Wer aus der Masse der Unternehmen herausragen will, sollte nach Meinung von Bewerbungsexperten Aufmerksamkeit erregen. Dazu gehört zum einen frisches Fotomaterial und nicht etwa das abgegriffene Bild einer Karriereleiter. Lange Eingangstexte sind ebenfalls nicht zu empfehlen. „Kurz und prägnant sollte eine Anzeige, in der eine Geschäftsführerposition ausgeschrieben ist, formuliert sein“, sagt Frank Weingarten, Mitglied der Geschäftsleitung bei Consultingunternehmen Kienbaum. Auch Geschäftsführer suchen auf Smartphones nach Jobs, verständliche, auf den Punkt gebrachte Stellenanzeigen sind deswegen vonnöten.

Ungeschriebenes Gesetz beim Aufbau einer Stellenanzeige ist es, im ersten Abschnitt das Unternehmen kurz vorzustellen. Im Nachfolgenden werden die Aufgaben des gesuchten Kandidaten aufgelistet. Im letzten Teil der Anzeige wird das fachliche und menschliche Profil des Bewerbers beschrieben.

Da so manche Stellenanzeige Ausgangspunkt für eine juristische Auseinandersetzung ist, sollten die Anzeigen nach Meinung von Bewerbungsexperten stets sachlich und objektiv gestaltet sein. „No-gos sind jegliche Diskriminierungen“, sagt Weingarten. Hinweise, wie Angaben zum Alter, Geschlecht oder Herkunft gehören spätestens seit dem Antidiskriminierungsgesetz nicht in eine Anzeige. „Vor allem der Titel der zu besetzenden Position sollte immer in männlicher und weiblicher Schreibform angegeben werden, und Altersbegrenzungen sollten vermieden werden“, sagt Weingarten.

Überhaupt der Titel: Längst haben sich hierzulande in vielen Unternehmen englischsprachige Berufsbezeichnungen wie etwa der „Chief Compliance Officer“ durchgesetzt. Trotzdem verwenden Kandidaten bei der Suche im Netz häufig deutsche Suchbegriffe.
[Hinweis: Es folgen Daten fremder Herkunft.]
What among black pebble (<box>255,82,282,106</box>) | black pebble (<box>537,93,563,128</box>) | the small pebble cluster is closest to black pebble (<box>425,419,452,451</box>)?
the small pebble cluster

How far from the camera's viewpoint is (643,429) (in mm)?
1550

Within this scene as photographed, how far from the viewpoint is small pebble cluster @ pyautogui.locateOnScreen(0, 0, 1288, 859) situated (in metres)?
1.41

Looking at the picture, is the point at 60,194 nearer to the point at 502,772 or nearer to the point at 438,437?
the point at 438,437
Immer wichtiger wird in Zeiten von sinkender Arbeitslosigkeit und damit von Bewerbermärkten, dass suchende Unternehmen ihre Vorteile klar und deutlich benennen können und auch ihre Unternehmenskultur einladend beschreiben können.

Bei den gesuchten Profilen der Bewerber legen die Arbeitgeber neben den messbaren Qualifikationen wie beruflicher Werdegang oder fachlichen Kompetenzen immer mehr Wert auf die Managementkompetenzen sowie auf die sogenannten soft skills. Bewerbungsexperte Weingarten nennt hierbei: Führungsstil, Durchsetzungs- und Kommunikationsstärke und soziale Empathie. Laut Experten sollten diese Begriffe allerdings kurz beschrieben werden, damit sie nicht als Worthülsen langweilen.
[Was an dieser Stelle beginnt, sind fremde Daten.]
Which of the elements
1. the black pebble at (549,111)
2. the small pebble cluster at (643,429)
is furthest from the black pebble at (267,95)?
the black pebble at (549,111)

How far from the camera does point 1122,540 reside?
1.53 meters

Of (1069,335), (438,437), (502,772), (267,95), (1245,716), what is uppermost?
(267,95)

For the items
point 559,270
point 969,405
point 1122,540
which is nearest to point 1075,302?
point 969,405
Wie viele augenzwinkernde Formulierungen sind in Stellenanzeigen sinnvoll? „Humor ist bei Stellenanzeigen für Geschäftsführerpositionen aus unserer Sicht eher unangebracht und wird bei dieser Art von Anzeigen in der Regel nicht verwendet“, sagt Weingarten. Ausnahmen sind für ihn aber auch denkbar, etwa, wenn innovative Unternehmen oder Startups ihr Image in Anzeigen wider spiegeln wollen.